Alors que le chamane indigène traditionnel est dépositaire d’un savoir accumulé au fil des générations et d’un apprentissage qui pouvait prendre plusieurs dizaines d’années, le chamane d’aujourd’hui se contente d’une formation très sommaire et manque terriblement d’enracinement dans un mythe et une tradition trop revisitée. Il se contente d’une connaissance livresque, tirée d’expériences et d’études, la plupart du temps, faites par des anthropologues qui ont été confrontés au chamanisme, sans jamais se confronter lui-même au terrain. Pire, certains nouveaux chamanes croient qu’ils n’ont aucunement besoin d’un maître en chair et en os, alors que tous les fondements du chamanisme se sont toujours établis sur la transmission orale d’un plus ancien.
La problématique qui rend le terme de « chamane » complexe dans son appréciation, provient de l’amalgame de toutes les images que nous avons des différentes sociétés chamaniques de par le monde. L’incroyable diversité des expériences chamaniques rend plus difficile la distinction entre un chamane guérisseur, un chamane rêveur, un chamane sorcier, un chamane prêtre.
Si ces délimitations n’avaient pas d’importance dans des sociétés indigènes traditionnelles, car le chamanisme était au cœur de leur existence, l’usurpation moderne du titre n’a plus grand chose à voir avec une quelconque culture. Comment alors accorder le titre de chamane à des hommes qui se le sont donné eux-mêmes ?
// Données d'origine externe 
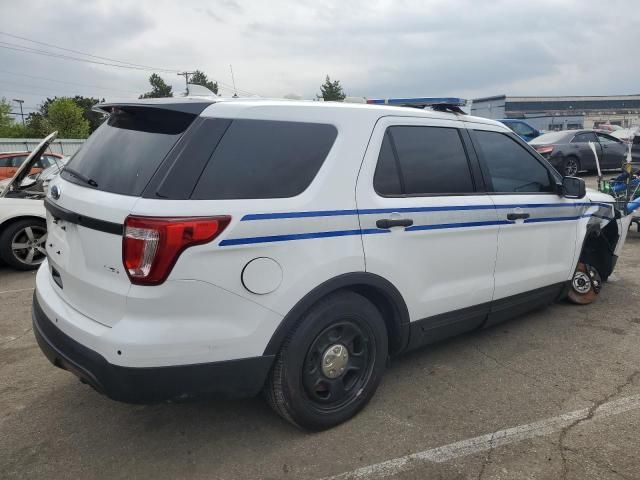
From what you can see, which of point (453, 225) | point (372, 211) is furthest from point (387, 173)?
point (453, 225)

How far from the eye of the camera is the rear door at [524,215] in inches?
142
Ceux qui cherchent à manipuler le monde quotidien en s’immisçant dans le monde des esprits pour pouvoir en rapporter des pouvoirs supplémentaires, ne sont que des chamanes de cupidité avec une soif d’égo qui ne peut les amener que vers des travaux maléfiques. Le pouvoir chamanique est à la disposition du chamane qui pourra, de sa propre volonté, faire le bien ou le mal.
Les nombreux rôles du chamane d’autrefois ne pourront plus jamais être joués dans toutes leurs variations, le monde ayant trop changé. Mêmes les sociétés tribales qui ont su, pour partie, résister à l’appel du monde moderne, se trouvent confrontés avec de nouveaux défis. Aucun peuple d’aujourd’hui ne peut s’offrir le luxe de l’isolement.
S’ils peuvent encore exister, les chamanes de notre monde moderne doivent s’affranchir de la vue trop limitée du passé et transcender les barrières culturelles et ethniques. Peut-être certains y parviendront-ils ? Quand aux autres, il est préférable qu’ils mettent leur savoir au profit d’expériences plus limitées : docteurs, psychothérapeutes, enseignants, artistes, écrivains, prêtres.
Le défi qui attend le chamane d’aujourd’hui, s’il faut vraiment qu’il y ait des nouveaux chamanes, va au-delà de l’éthique, au-delà de l’engagement et de la responsabilité écrasante.